Serving portions of Tacoma and Fife in Pierce County.


Gregoire signs law to help the homeless

Darneille measure will raise over $26 million annually to battle homelessness

May 12, 2009

OLYMPIA—Efforts to help the homeless in Washington got a major boost today when Gov. Chris Gregoire signed legislation that will add about $26 million a year to funding for programs and services that combat homelessness.

“Everyone is hurting because of the national recession, but no one is hurting more than the homeless,” said state Rep. Jeannie Darneille (D-Tacoma), who introduced the legislation signed today. “Although community shelters and service-providers are doing heroic work to meet growing needs, without these additional resources they’d be forced to turn more and more people away at the door.”

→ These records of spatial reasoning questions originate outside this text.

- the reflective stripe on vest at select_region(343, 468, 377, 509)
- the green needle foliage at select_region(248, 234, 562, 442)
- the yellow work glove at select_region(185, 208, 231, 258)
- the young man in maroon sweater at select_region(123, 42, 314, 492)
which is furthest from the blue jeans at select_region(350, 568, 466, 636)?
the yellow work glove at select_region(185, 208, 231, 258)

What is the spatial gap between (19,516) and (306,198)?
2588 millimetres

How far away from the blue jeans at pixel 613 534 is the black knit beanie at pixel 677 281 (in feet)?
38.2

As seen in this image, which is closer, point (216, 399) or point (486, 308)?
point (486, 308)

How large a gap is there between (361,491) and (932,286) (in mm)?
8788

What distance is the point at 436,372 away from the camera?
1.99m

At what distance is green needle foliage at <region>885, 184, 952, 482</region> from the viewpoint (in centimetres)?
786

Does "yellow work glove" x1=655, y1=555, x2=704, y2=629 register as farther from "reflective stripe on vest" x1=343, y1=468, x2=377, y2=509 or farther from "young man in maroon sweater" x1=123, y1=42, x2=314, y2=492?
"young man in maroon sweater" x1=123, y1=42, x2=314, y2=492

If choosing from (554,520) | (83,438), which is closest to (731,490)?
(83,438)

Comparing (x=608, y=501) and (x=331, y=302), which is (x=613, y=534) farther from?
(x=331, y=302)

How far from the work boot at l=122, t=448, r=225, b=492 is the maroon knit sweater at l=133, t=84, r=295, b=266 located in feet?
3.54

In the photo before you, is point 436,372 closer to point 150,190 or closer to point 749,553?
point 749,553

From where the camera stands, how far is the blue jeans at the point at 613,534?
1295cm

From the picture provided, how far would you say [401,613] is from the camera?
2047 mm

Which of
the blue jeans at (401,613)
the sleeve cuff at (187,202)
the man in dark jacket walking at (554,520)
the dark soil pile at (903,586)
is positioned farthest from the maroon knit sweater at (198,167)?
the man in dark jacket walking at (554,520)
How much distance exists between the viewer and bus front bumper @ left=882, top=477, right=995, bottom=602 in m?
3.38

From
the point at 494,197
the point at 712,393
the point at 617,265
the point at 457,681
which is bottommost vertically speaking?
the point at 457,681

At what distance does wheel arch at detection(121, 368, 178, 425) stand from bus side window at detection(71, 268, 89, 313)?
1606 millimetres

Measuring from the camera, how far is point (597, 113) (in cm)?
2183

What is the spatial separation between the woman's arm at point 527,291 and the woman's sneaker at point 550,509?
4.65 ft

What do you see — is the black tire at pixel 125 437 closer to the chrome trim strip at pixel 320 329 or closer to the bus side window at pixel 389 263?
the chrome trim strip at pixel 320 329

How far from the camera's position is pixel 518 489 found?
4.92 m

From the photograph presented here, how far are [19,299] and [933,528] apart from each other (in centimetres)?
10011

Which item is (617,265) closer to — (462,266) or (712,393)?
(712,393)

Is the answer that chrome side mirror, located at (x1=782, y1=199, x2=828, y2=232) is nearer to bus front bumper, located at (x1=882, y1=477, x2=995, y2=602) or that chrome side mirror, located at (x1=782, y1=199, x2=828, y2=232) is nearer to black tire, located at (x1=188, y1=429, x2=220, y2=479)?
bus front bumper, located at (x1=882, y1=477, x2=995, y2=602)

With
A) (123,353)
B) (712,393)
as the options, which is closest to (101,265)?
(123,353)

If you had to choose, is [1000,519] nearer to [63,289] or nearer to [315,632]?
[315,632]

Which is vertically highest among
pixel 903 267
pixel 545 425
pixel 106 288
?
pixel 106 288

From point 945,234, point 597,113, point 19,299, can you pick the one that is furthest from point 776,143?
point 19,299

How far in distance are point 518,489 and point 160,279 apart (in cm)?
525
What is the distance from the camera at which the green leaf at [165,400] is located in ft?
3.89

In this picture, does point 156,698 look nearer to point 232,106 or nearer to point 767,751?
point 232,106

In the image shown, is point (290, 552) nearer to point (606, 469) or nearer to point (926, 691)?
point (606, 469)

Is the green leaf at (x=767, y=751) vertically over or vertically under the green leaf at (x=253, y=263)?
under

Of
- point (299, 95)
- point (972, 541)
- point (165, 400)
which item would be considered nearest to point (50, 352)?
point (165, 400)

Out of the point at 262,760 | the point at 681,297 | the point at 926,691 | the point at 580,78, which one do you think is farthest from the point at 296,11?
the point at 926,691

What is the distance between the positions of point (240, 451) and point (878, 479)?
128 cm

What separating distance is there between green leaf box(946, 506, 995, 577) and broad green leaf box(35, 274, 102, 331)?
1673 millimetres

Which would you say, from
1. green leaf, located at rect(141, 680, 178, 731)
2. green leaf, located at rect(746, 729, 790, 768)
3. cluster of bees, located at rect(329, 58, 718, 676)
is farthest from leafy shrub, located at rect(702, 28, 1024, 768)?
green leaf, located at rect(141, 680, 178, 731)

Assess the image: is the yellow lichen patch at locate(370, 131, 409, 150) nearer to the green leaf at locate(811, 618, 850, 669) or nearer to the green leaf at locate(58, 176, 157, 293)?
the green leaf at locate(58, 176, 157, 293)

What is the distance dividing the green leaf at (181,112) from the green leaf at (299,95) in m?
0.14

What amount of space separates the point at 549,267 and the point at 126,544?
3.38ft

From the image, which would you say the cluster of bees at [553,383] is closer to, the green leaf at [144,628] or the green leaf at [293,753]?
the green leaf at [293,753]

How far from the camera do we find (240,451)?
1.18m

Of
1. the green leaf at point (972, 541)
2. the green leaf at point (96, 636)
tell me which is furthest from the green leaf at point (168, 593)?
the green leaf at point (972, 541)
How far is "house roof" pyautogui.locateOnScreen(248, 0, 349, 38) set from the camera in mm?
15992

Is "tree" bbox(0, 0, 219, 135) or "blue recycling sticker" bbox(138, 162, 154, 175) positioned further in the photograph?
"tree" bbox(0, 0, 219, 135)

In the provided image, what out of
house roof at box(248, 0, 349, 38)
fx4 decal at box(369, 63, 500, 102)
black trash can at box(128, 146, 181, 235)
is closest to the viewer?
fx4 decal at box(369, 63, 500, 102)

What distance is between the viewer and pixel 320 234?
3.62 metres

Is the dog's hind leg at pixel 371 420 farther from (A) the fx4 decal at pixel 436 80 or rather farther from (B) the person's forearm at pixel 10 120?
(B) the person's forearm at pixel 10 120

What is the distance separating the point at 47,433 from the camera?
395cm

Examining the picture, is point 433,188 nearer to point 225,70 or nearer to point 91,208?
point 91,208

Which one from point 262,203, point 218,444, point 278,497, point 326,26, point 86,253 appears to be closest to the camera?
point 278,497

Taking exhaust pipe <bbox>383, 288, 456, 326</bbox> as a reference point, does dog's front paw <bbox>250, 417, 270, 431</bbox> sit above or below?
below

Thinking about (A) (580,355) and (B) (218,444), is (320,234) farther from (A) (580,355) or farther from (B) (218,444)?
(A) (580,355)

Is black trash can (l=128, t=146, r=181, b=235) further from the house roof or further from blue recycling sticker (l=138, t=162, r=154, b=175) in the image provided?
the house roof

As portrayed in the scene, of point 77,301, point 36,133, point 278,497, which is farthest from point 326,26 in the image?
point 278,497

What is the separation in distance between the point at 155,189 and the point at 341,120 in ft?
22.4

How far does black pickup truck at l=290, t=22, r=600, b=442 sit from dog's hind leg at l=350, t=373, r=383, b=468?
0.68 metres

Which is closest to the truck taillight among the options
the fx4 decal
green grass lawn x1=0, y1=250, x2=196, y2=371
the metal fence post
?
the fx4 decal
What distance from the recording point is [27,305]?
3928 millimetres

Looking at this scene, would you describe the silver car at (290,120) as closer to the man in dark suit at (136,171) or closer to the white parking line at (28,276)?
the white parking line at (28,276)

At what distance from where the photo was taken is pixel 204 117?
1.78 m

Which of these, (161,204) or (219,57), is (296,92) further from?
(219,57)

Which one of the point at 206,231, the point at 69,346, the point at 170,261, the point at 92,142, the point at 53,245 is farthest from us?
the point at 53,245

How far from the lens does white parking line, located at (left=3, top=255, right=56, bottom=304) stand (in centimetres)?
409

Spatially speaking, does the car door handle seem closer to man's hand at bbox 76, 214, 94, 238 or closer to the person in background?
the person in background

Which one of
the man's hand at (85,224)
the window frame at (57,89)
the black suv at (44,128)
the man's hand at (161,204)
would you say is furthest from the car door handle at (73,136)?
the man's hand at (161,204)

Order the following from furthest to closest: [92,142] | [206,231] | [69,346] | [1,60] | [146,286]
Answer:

Beginning July 1, Darneille’s measure will increase funding for a wide variety of community-based services that address homelessness, including emergency shelters, senior and transitional housing, and rental assistance.

Funding will come from a $20 surcharge on document recording fees, which apply mainly to real estate transactions. Documents recording births, marriages, divorces, or deaths are expressly exempt from the surcharge, which is set to remain in effect through 2013.

Before the national recession slammed into Washington, about 87,000 people were homeless at some point in time each year. But the foreclosure crisis—and the doubling of unemployment in Washington—are now driving more people into homelessness.

Seth Dawson, who spoke on behalf of the Washington State Coalition for the Homeless at a public hearing on Darneille’s bill, testified that soaring home foreclosures and unemployment make the prospect of 20,000 additional homeless people in Washington this year “a very conservative estimate.”

Because of the deep national recession, shelters and others who provide services for the homeless are reporting new types of homeless persons, including more people in their fifties, college-educated professionals, and people who have never been jobless before. An estimated one in fifty children will experience homelessness.

Sixty percent of the funds raised by Darneille’s bill will go directly to counties for use in their locally-designed homeless assistance and prevention strategies. Nearly all of the remainder would be channeled to community-based homeless programs through the state’s Home Security Fund, which is administered by the Department of Community, Trade, & Economic Development.

“We’ve learned that when it comes to helping the homeless, as in many other social service areas, combining financial resources from the state with local programs and expertise is the best way to get the job done,” Darneille said.